It took me quite a few failed attempts on various Ruby Gems found on the Ruby Digger till I found one that passed its tests. I reported the failures for the others, but this is getting a bit frustrating.

Default setup

I noticed that many Ruby Gems have the same instructions to set up the development environment and to run the tests. I guess this means they used some tool to generate the skeleton of the project that automatically created the `bin/setup` shell script and the test spec files that could be filled.

One one hand this is good as it probably encourages people to start writing test-specs.

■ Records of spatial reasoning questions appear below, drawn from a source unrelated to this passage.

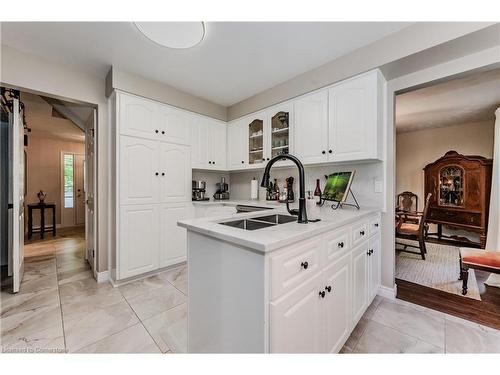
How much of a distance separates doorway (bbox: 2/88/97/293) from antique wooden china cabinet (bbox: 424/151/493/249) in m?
5.67

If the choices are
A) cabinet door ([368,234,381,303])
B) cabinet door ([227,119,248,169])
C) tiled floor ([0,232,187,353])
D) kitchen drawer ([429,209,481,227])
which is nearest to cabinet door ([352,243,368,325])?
cabinet door ([368,234,381,303])

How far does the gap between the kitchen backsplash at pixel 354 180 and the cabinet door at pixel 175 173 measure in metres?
1.01

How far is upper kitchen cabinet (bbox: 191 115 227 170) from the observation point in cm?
304

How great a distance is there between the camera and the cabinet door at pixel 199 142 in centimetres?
301

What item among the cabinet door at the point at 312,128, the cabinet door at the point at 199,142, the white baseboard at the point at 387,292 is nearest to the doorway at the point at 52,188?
the cabinet door at the point at 199,142

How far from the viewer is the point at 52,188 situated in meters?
5.25

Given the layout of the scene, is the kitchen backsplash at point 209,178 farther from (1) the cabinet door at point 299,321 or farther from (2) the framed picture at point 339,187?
(1) the cabinet door at point 299,321

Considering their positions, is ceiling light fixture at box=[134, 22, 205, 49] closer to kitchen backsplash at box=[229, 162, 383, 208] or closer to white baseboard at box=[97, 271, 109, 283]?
kitchen backsplash at box=[229, 162, 383, 208]

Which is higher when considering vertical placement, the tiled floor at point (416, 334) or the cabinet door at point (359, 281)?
the cabinet door at point (359, 281)

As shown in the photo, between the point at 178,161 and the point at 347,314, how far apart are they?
2.46 meters

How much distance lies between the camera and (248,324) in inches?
35.5

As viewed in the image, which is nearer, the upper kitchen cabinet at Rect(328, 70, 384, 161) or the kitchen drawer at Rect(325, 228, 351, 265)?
the kitchen drawer at Rect(325, 228, 351, 265)
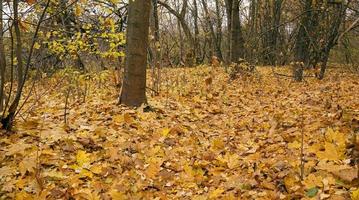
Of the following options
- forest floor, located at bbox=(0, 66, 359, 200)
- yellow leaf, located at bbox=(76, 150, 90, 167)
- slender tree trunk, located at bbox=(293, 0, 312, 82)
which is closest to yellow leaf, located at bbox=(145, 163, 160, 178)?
forest floor, located at bbox=(0, 66, 359, 200)

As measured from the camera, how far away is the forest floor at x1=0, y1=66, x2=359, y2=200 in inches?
145

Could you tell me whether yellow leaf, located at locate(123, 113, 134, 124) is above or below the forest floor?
above

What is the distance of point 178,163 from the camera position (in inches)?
185

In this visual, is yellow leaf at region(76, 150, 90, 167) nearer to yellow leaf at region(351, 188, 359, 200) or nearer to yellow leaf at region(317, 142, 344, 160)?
yellow leaf at region(317, 142, 344, 160)

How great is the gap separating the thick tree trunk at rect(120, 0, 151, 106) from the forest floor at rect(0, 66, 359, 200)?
31cm

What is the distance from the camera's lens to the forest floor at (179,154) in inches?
145

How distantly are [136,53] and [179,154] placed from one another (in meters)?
2.63

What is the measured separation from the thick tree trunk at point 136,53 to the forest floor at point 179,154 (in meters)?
0.31

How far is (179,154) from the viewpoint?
5012 millimetres

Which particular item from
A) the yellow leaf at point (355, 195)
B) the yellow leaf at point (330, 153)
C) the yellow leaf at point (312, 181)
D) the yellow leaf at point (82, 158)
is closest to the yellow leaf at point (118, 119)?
the yellow leaf at point (82, 158)

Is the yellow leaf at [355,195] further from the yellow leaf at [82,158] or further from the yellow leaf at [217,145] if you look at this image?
the yellow leaf at [82,158]

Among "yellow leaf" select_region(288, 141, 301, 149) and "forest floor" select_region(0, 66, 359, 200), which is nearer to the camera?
"forest floor" select_region(0, 66, 359, 200)

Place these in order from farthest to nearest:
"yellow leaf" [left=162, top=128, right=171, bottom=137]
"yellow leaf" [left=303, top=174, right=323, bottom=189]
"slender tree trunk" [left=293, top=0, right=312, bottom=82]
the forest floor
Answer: "slender tree trunk" [left=293, top=0, right=312, bottom=82], "yellow leaf" [left=162, top=128, right=171, bottom=137], the forest floor, "yellow leaf" [left=303, top=174, right=323, bottom=189]

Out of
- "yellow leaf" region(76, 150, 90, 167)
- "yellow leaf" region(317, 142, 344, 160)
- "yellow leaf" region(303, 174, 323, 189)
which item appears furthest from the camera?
"yellow leaf" region(76, 150, 90, 167)
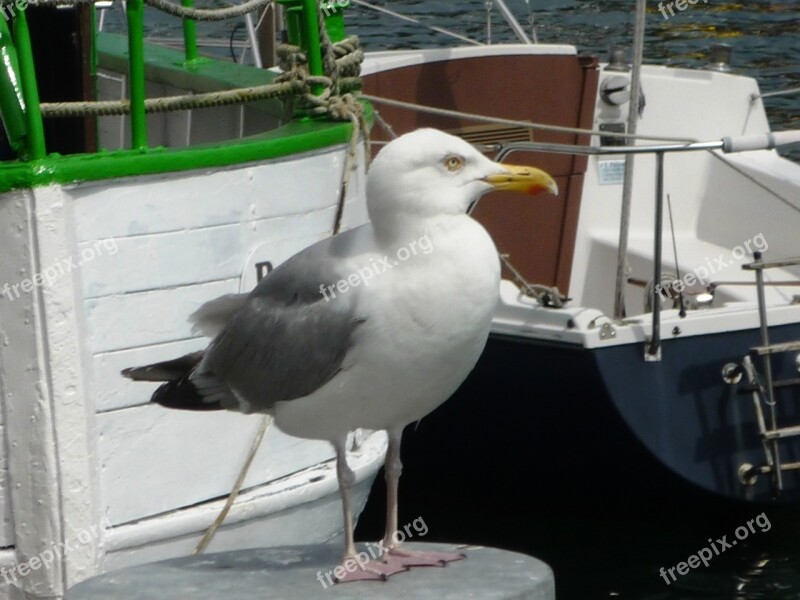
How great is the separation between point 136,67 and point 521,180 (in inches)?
54.5

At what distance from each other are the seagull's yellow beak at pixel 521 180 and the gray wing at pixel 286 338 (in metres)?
0.38

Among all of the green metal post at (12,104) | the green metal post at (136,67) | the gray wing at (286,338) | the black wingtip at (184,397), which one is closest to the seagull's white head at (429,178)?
the gray wing at (286,338)

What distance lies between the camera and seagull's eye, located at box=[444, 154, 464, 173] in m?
3.17

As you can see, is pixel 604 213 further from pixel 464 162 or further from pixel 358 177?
pixel 464 162

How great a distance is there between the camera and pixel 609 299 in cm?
784

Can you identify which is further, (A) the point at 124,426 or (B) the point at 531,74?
(B) the point at 531,74

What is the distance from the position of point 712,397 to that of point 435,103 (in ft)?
7.49

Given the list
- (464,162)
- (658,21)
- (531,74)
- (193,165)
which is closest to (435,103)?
(531,74)

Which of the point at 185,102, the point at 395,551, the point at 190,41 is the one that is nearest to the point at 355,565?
the point at 395,551

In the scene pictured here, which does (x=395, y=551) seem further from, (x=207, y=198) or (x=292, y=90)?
(x=292, y=90)

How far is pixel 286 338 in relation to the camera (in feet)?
11.2

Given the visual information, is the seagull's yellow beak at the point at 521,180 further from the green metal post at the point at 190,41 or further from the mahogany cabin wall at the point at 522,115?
the mahogany cabin wall at the point at 522,115

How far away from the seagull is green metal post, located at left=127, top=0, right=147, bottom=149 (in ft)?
2.76

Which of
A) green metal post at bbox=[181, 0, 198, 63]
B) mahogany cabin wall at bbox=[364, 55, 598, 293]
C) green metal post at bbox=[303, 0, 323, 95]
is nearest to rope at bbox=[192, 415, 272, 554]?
green metal post at bbox=[303, 0, 323, 95]
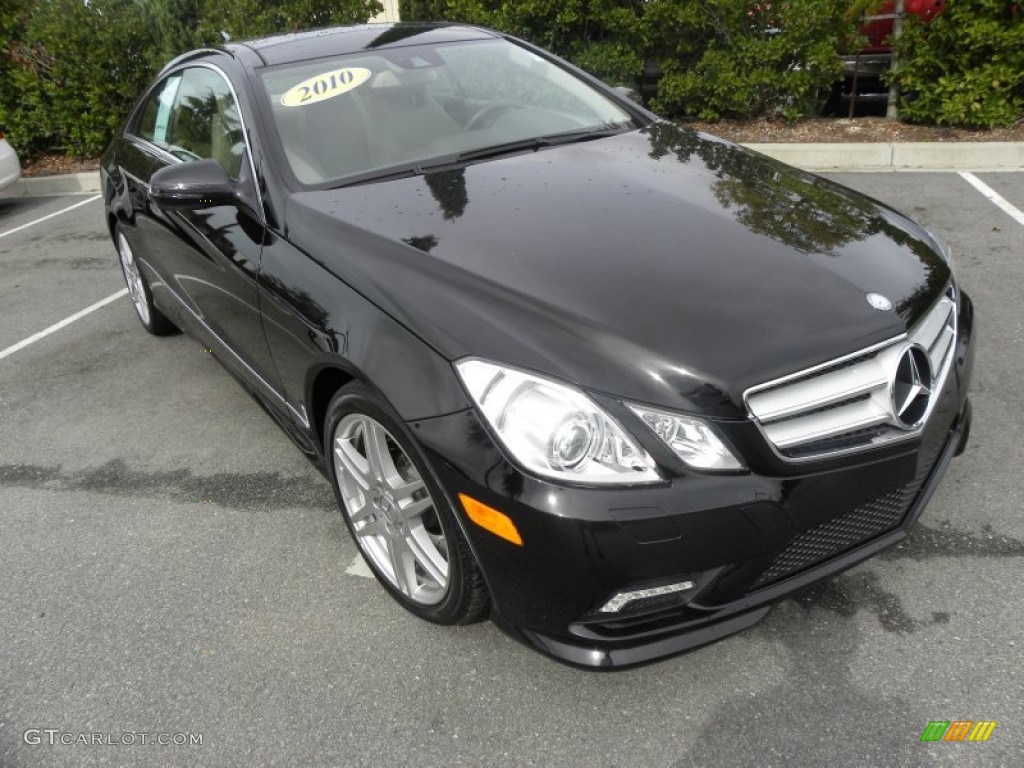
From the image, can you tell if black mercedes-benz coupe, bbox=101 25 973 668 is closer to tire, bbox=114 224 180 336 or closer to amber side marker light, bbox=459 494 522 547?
amber side marker light, bbox=459 494 522 547

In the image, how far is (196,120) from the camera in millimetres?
3584

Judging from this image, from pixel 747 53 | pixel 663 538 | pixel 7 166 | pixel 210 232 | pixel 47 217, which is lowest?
pixel 47 217

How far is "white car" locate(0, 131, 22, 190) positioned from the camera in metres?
8.66

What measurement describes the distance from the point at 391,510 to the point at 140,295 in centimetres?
305

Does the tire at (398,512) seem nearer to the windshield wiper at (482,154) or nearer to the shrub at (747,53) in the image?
the windshield wiper at (482,154)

On the other hand having a bash script to execute `bundle install` means we cannot use this on Windows natively. So for Windows we need different instructions. I think this isn't such a good idea.

Travis-CI

It seems that the script creating the Ruby Gem skeleton also include a configuration file for Travis-CI. Unfortunately Travis-CI does not work any more for free so this file just sits there and has no purpose. It even causes confusion because it gives the feeling that the the tests worked at least once in Travis, even for Ruby projects that were created after Travis-CI stopped its public service.

GitHub Actions

Anyway, for this particular Ruby Gem the instructions worked so I could configure GitHub Actions and send a pull-request

examples/draftjs-html/ci.yml

name: CI

on:
  push:
  pull_request:
  workflow_dispatch:
#  schedule:
#    - cron: '42 5 * * *'

jobs:
  test:
    strategy:
      fail-fast: false
      matrix:
        ruby: [ '3.0' ]

    runs-on: ubuntu-latest
    name: Ruby ${{matrix.ruby}}
    container: ruby:${{matrix.ruby}}

    steps:
    - uses: actions/checkout@v3

    - name: Show ruby Version
      run: |
        ruby -v

    - name: Install Modules
      run: |
        ./bin/setup

    - name: Run tests
      run: |
        rake spec


Conclusion

There are many projects that don't have working CI (maybe have a Travis-CI configuration, but that does not do anything now), and their tests fail. I am actually a bit surprised about this even though this is one of the reasons I think it is important to have a functioning CI set up, so that you will be reminded if you forget to run the tests and they break.